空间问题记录
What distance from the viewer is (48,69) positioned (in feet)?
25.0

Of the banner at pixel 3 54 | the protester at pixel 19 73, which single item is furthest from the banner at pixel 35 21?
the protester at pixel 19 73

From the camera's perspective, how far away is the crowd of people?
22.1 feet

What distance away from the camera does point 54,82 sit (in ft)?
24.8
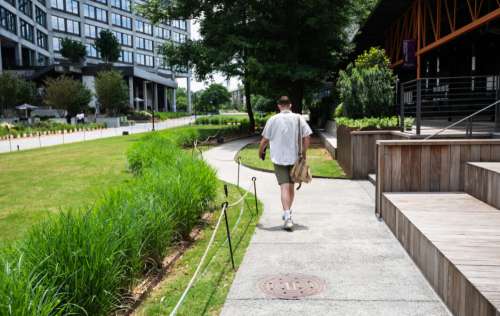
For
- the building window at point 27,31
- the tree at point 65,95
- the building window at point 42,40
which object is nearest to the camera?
the tree at point 65,95

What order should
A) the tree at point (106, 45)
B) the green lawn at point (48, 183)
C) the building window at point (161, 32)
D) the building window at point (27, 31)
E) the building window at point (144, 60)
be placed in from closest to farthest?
1. the green lawn at point (48, 183)
2. the building window at point (27, 31)
3. the tree at point (106, 45)
4. the building window at point (144, 60)
5. the building window at point (161, 32)

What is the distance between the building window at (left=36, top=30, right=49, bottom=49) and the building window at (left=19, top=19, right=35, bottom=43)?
3253 mm

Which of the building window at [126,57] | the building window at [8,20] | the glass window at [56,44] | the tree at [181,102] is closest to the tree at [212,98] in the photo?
the tree at [181,102]

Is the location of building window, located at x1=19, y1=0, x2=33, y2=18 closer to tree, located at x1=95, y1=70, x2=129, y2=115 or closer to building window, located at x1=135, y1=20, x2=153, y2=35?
tree, located at x1=95, y1=70, x2=129, y2=115

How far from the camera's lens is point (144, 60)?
106375 mm

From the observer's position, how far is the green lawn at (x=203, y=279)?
4.22 metres

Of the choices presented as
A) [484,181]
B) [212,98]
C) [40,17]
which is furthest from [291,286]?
[212,98]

**练习说明**
把从含有“Of the choices presented as”的那一行起到记录末尾的各行（首尾都算在内）整理成 Markdown 表格，分为“序号”和“文本行”两列，空行不列入。

**参考答案**
| 序号 | 文本行 |
|---|---|
| 1 | Of the choices presented as |
| 2 | A) [484,181] |
| 3 | B) [212,98] |
| 4 | C) [40,17] |
| 5 | which is furthest from [291,286]? |
| 6 | [212,98] |